**Problem statement**:
Exact copies of all the lines below are wanted, without a single picture.
------------------------------
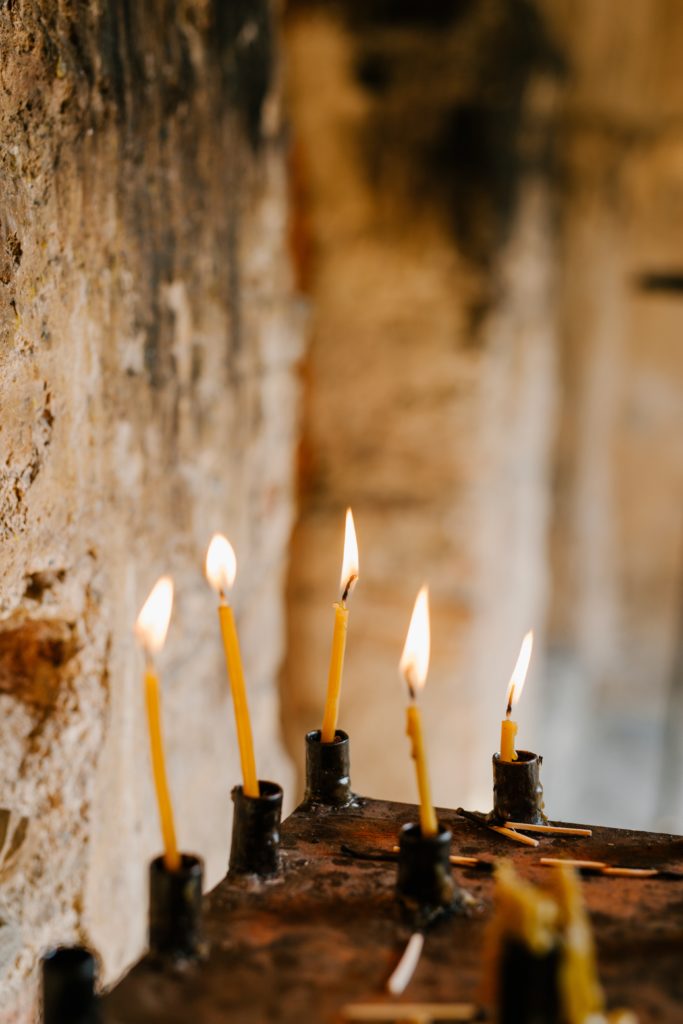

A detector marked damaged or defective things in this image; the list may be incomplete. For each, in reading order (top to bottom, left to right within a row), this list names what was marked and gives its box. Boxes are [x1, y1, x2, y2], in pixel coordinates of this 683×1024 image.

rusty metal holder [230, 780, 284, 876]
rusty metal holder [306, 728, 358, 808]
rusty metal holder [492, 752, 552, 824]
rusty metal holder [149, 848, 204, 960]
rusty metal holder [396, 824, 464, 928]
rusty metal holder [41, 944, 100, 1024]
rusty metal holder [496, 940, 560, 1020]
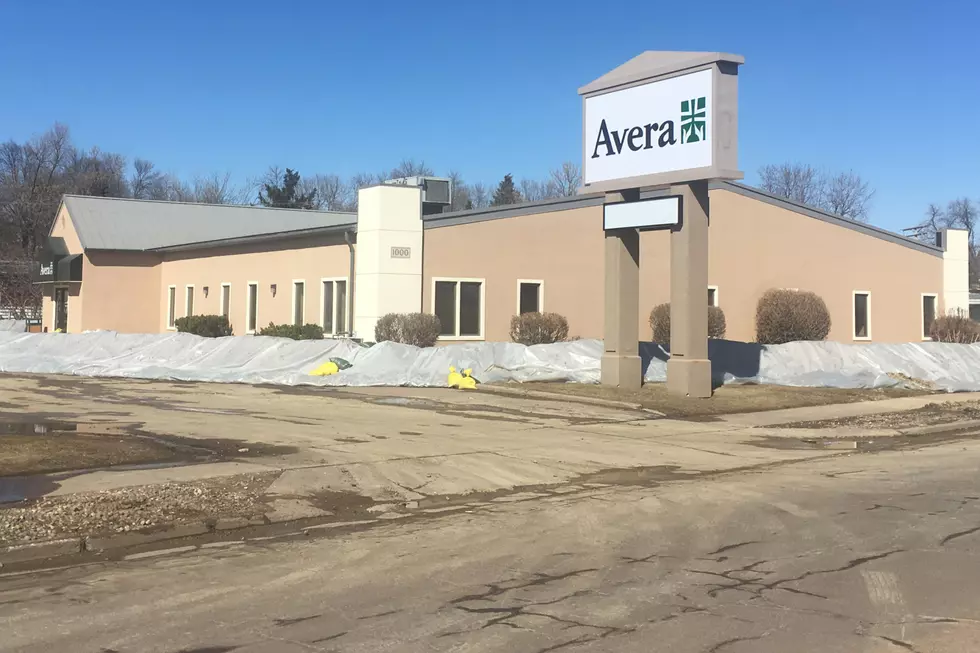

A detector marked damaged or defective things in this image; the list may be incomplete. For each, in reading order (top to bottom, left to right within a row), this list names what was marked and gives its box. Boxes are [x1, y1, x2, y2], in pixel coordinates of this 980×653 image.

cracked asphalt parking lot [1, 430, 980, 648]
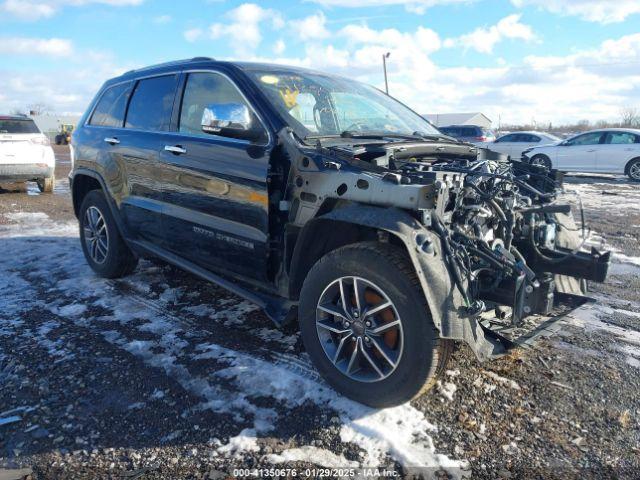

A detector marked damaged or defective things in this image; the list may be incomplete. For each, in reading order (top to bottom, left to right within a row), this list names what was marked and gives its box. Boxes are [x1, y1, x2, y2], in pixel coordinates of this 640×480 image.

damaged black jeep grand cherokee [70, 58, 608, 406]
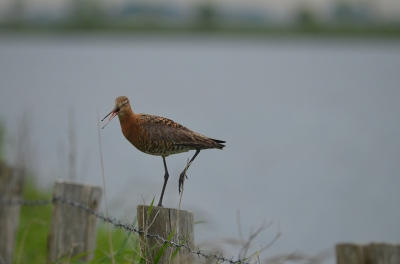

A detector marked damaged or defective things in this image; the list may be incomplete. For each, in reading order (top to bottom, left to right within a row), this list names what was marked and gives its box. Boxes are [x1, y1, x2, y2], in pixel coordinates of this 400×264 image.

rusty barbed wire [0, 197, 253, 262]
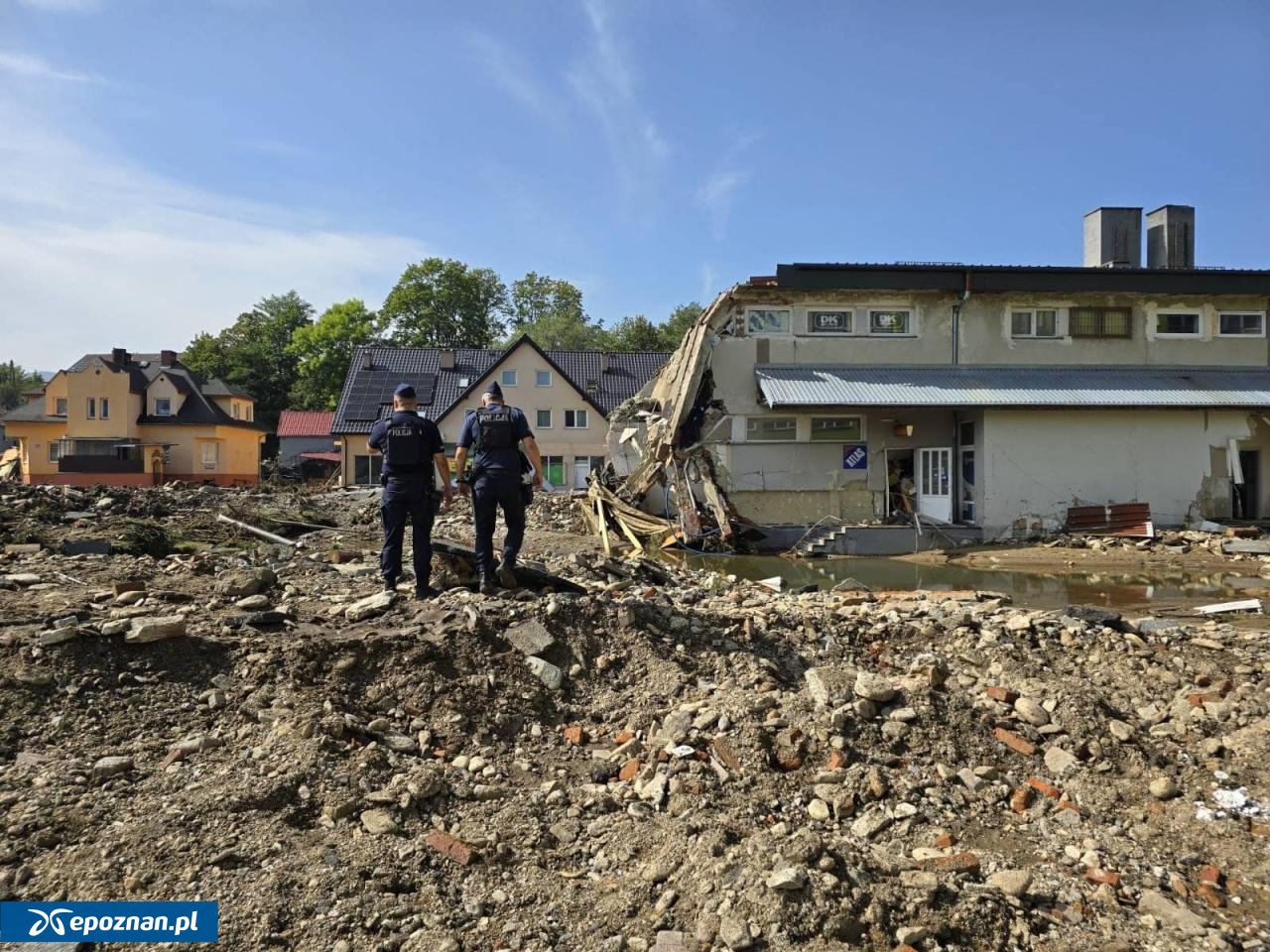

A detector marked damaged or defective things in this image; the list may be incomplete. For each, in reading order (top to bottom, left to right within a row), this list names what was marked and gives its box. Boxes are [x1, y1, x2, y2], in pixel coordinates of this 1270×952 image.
------------------------------
**Solution to the problem**:
A detector marked damaged or defective things in this image; the list may be incomplete. For each, in reading order (top to bottom, left to right within a row), this list names what was marked and gives its box. Boxes are [x1, y1, x2, y2], in pixel coordinates of this 683×1024 image.

rusty metal holder [230, 780, 284, 876]
rusty metal holder [306, 728, 358, 808]
rusty metal holder [492, 752, 552, 824]
rusty metal holder [149, 848, 204, 960]
rusty metal holder [396, 824, 464, 928]
rusty metal holder [41, 944, 100, 1024]
rusty metal holder [496, 940, 560, 1020]

A detector marked damaged or defective things in this image; the list may be incomplete. For each, in reading order (top to bottom, left to right within a row), this list names what was marked and gives its box. Boxes are [x1, y1, x2, y2], in pixel coordinates of this 980×653 image.

cracked asphalt parking lot [1, 430, 980, 648]

A detector marked damaged or defective things in this image; the list may be incomplete. For each, in reading order (top to bottom, left to right within a row), this list names what was marked and gives its box. Boxes are [x1, y1, x2, y2], in pixel coordinates of this 640×480 image.

damaged black jeep grand cherokee [70, 58, 608, 406]

A detector marked damaged or defective things in this image; the list may be incomplete. For each, in reading order (top to bottom, left to right within a row), this list names what was marked and gives its box. Boxes are [x1, y1, x2, y2], in pixel coordinates of this 400×264 image.

rusty barbed wire [0, 197, 253, 262]

A detector marked damaged or defective things in this image; the list may be incomplete. For each, in reading order (top to bottom, left to right within a row), this list names what was marked and gives its box. Boxes are [x1, y1, x2, y2], in pixel coordinates of this 1270×952 image.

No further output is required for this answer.